General Rust awesomeness

archmage · magetypes · enough · whereat · zenbench · cargo-copter

And other projects · GitHub @imazen · GitHub @lilith · lib.rs/~lilith · NuGet (over 30 million downloads / 87 packages)

License

Dual-licensed: AGPL-3.0 or commercial.

I've maintained and developed open-source image server software — and the 40+ library ecosystem it depends on — full-time since 2011. Fifteen years of continual maintenance, backwards compatibility, support, and the (very rare) security patch. That kind of stability requires sustainable funding, and dual-licensing is how we make it work without venture capital or rug-pulls. Support sustainable and secure software; swap patch tuesday for patch leap-year.

Our open-source products

Your options:

• Startup license — $1 if your company has under $1M revenue and fewer than 5 employees. Get a key →
• Commercial subscription — Governed by the Imazen Site-wide Subscription License v1.1 or later. Apache 2.0-like terms, no source-sharing requirement. Sliding scale by company size. Pricing & 60-day free trial →
• AGPL v3 — Free and open. Share your source if you distribute.
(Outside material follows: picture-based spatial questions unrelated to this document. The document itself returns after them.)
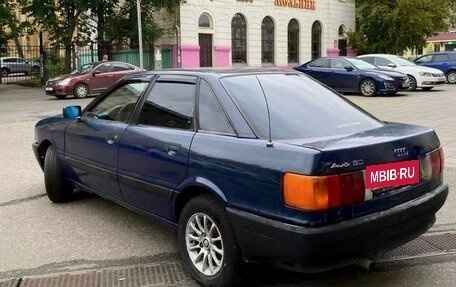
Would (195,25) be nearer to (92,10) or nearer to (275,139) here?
(92,10)

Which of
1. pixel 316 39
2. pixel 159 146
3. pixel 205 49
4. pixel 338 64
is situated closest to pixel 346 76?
pixel 338 64

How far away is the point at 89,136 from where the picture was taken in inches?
197

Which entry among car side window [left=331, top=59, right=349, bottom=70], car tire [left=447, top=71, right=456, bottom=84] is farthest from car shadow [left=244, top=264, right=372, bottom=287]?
car tire [left=447, top=71, right=456, bottom=84]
See LICENSE-COMMERCIAL for details.

Upstream code from memorysafety/rav1d is licensed under BSD-2-Clause. Our additions and improvements are dual-licensed (AGPL-3.0 or commercial) as above.

Upstream Contribution

We are willing to release our improvements under the original BSD-2-Clause license if upstream takes over maintenance of those improvements. We'd rather contribute back than maintain a parallel codebase. Open an issue or reach out.

Acknowledgments

Built on the work of the dav1d team (VideoLAN) and the rav1d team (ISRG/Prossimo). The original C and assembly implementations are exceptional — this fork demonstrates that safe Rust SIMD can get within 2x of hand-written assembly while eliminating entire classes of memory safety bugs.